_Objective_
Pull out each line in the items below that contains the string "located", copying those lines unchanged.

_Material shown_
::::

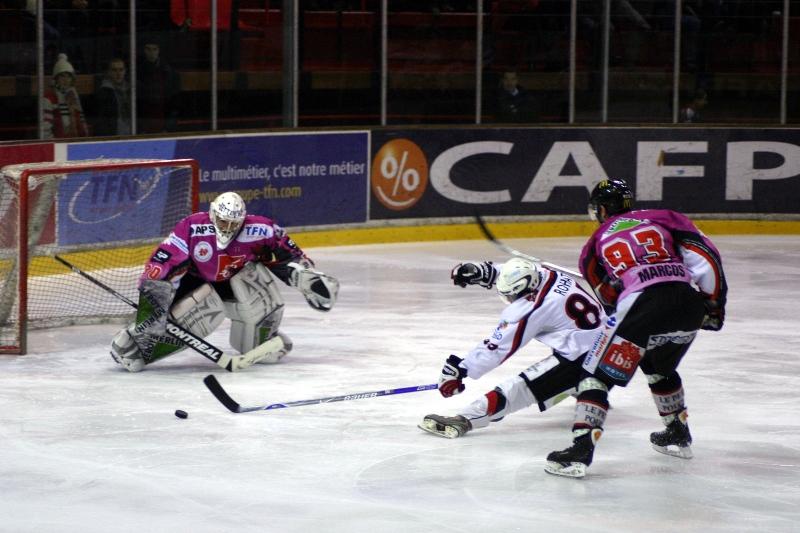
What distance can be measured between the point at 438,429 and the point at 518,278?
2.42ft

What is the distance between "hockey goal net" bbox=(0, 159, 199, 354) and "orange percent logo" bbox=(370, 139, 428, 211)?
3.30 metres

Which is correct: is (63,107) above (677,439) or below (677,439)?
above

::::

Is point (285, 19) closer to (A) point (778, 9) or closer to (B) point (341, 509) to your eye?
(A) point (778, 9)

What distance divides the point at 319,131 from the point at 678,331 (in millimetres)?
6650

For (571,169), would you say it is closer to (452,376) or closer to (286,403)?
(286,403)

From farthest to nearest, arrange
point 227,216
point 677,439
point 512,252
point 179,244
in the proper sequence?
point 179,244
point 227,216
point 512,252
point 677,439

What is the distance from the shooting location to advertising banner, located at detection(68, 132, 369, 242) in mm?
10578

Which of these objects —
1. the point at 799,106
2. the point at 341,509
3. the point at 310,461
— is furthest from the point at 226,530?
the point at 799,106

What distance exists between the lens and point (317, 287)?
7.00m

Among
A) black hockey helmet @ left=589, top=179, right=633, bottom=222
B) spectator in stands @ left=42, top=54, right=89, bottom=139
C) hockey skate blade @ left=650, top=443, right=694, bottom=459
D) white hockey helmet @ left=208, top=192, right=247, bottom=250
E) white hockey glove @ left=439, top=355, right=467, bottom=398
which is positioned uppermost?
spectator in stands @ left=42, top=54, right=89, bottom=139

::::

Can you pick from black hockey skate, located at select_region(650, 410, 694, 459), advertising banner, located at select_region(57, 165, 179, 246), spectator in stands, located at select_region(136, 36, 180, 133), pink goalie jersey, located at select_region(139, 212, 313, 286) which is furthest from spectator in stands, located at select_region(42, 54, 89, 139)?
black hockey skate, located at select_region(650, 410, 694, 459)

::::

_The response_
What is the distance from the shooting location to advertising banner, located at detection(68, 132, 369, 242) in mm?
Can you pick from black hockey skate, located at select_region(650, 410, 694, 459), advertising banner, located at select_region(57, 165, 179, 246), spectator in stands, located at select_region(136, 36, 180, 133), pink goalie jersey, located at select_region(139, 212, 313, 286) which is furthest from spectator in stands, located at select_region(42, 54, 89, 139)?
black hockey skate, located at select_region(650, 410, 694, 459)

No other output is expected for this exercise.